The doctor said men should look at their loved ones during this awareness month and use that as motivation to go and get an annual physical, routine blood works, the full battery of tests, to ensure their heart health and to make sure their kidneys are functioning. He said if their erections are failing, men should use that as motivation, because the cause of their erectile dysfunction can be investigated. And that in many cases, that would be how doctors diagnose hypertension, or diabetes or high cholesterol – or he said it could be signs of early heart disease.
“In many cases, erectile dysfunction is an early warning sign of many of these diseases,” he said.
The urologist said The Bahamas has the 14th highest incidence per capita worldwide for prostate cancer. And that Black men have a variant of prostate cancer that’s more aggressive and affects them six to seven years earlier than their racial counterparts – Caucasian, Asian or Hispanic men. Even when diagnosed at the same stage, Pinto said the outcome of Black men is usually not as good.

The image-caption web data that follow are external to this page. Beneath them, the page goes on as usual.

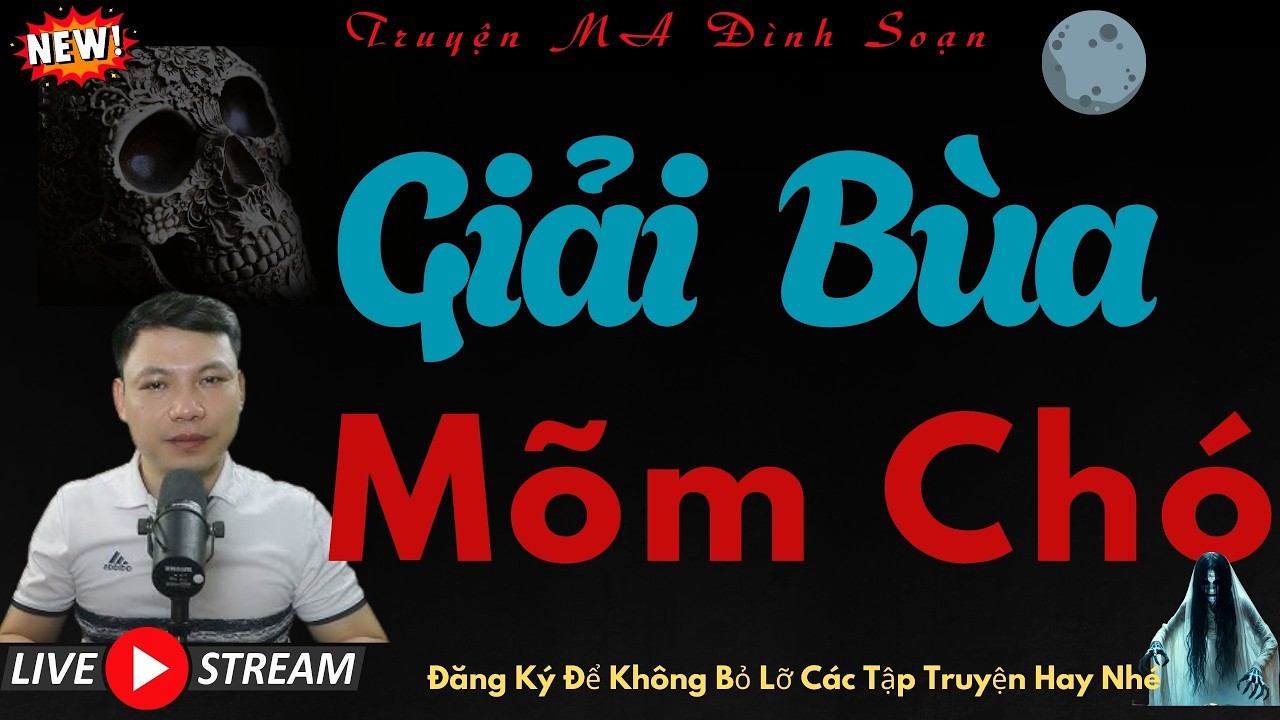 TRUYỆN MA ĐÌNH SOẠN : GIẢI BÙA MÕM CHÓ | CHUYỆN MA MỚI NHẤT NĂM KHÔNG NGHE LÀ PHÍ 1 ĐỜI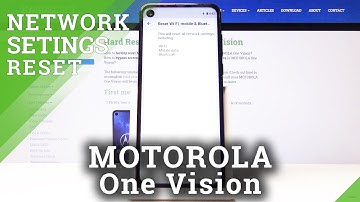 How to Reset Network Settings in MOTOROLA One Vision – Erase Network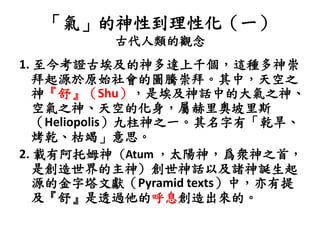 「氣」的神性到理性化（一）
古代人類的觀念
1. 至今考證古埃及的神多達上千個，這種多神崇
拜起源於原始社會的圖騰崇拜。其中，天空之
神『舒』（Shu），是埃及神話中的大氣之神、
空氣之神、天空的化身，屬赫里奧坡里斯
（Heliopolis）九柱神之一。其名字有「乾旱、
烤乾、枯竭」意思。
2. 載有阿托姆神 (Atum ，太陽神，爲衆神之首，
是創造世界的主神) 創世神話以及諸神誕生起
源的金字塔文獻（Pyramid texts）中，亦有提
及『舒』是透過他的呼息創造出來的。
 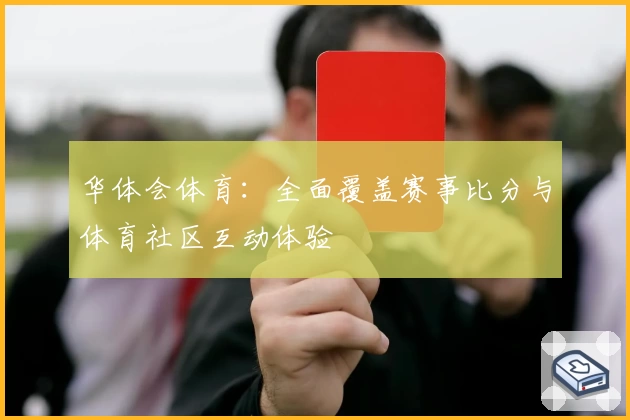 华体会体育:全面覆盖赛事比分与体育社区互动体验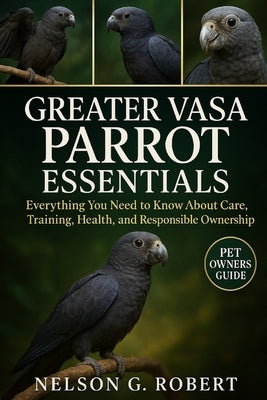 Greater Vasa Parrot Essentials: Everything You Need to Know About Care, Training, Health, and Responsible Ownership by G. Robert, Nelson
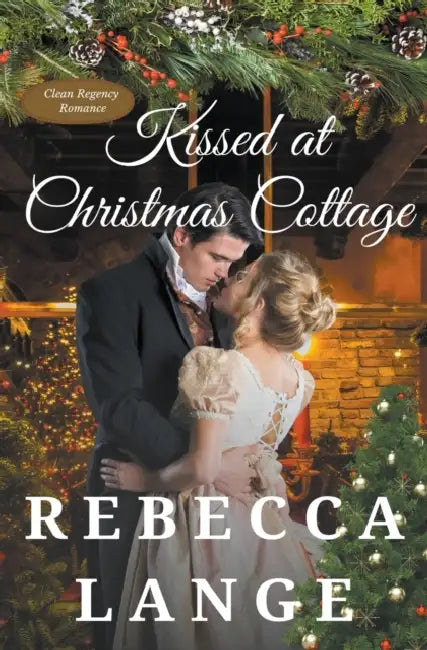 Kissed at Christmas Cottage by Rebecca Lange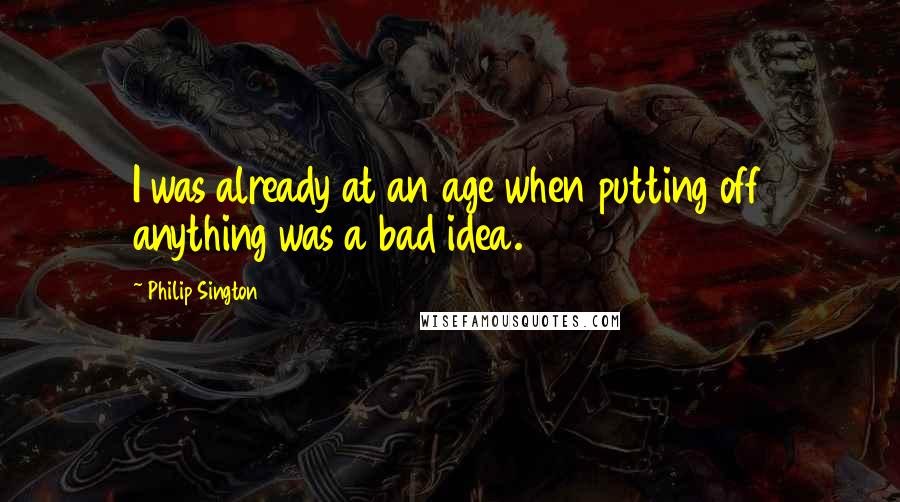 Philip Sington Quotes: I was already at an age when putting off anything was a bad idea.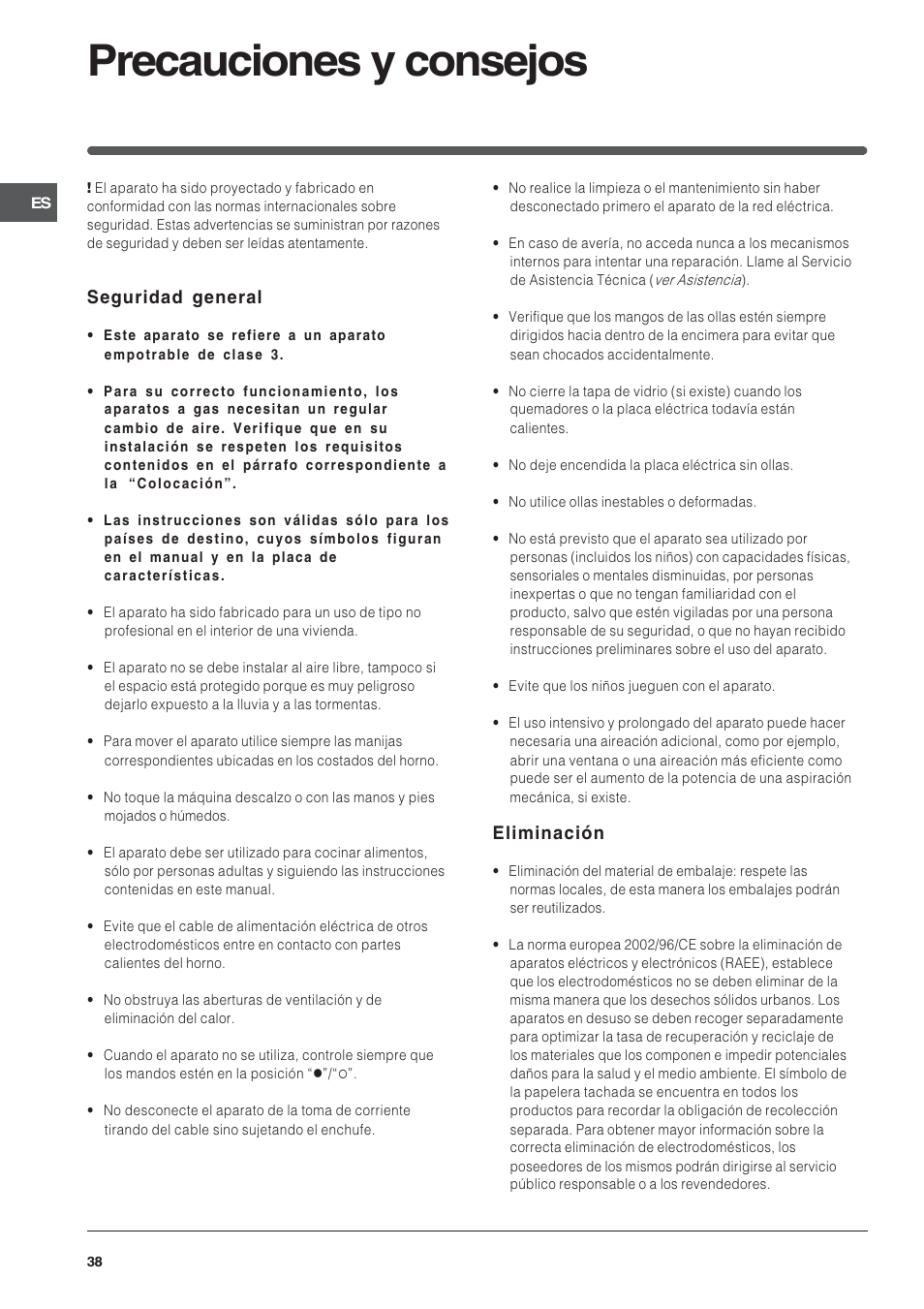Precauciones y consejos, Seguridad general, Eliminación | Indesit PI950ASIX User Manual | Page 38 / 60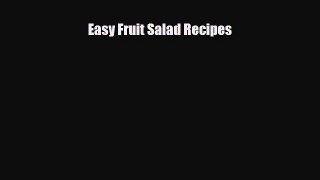 Read Easy Fruit Salad Recipes Book Online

The urologist said over 100 men die every year in this country of prostate cancer and that at least another 200-plus every year are diagnosed with prostate cancer at an advanced, incurable stage. He described it as a “tragedy” owing to the simple blood test that is one of the options available to men. He said there are different modalities that are available that can give them 100 percent cure.
The good news about prostate cancer, he said, is that it’s one of the easiest cancers to cure when caught early, and that men don’t even necessarily need surgery to cure prostate cancer.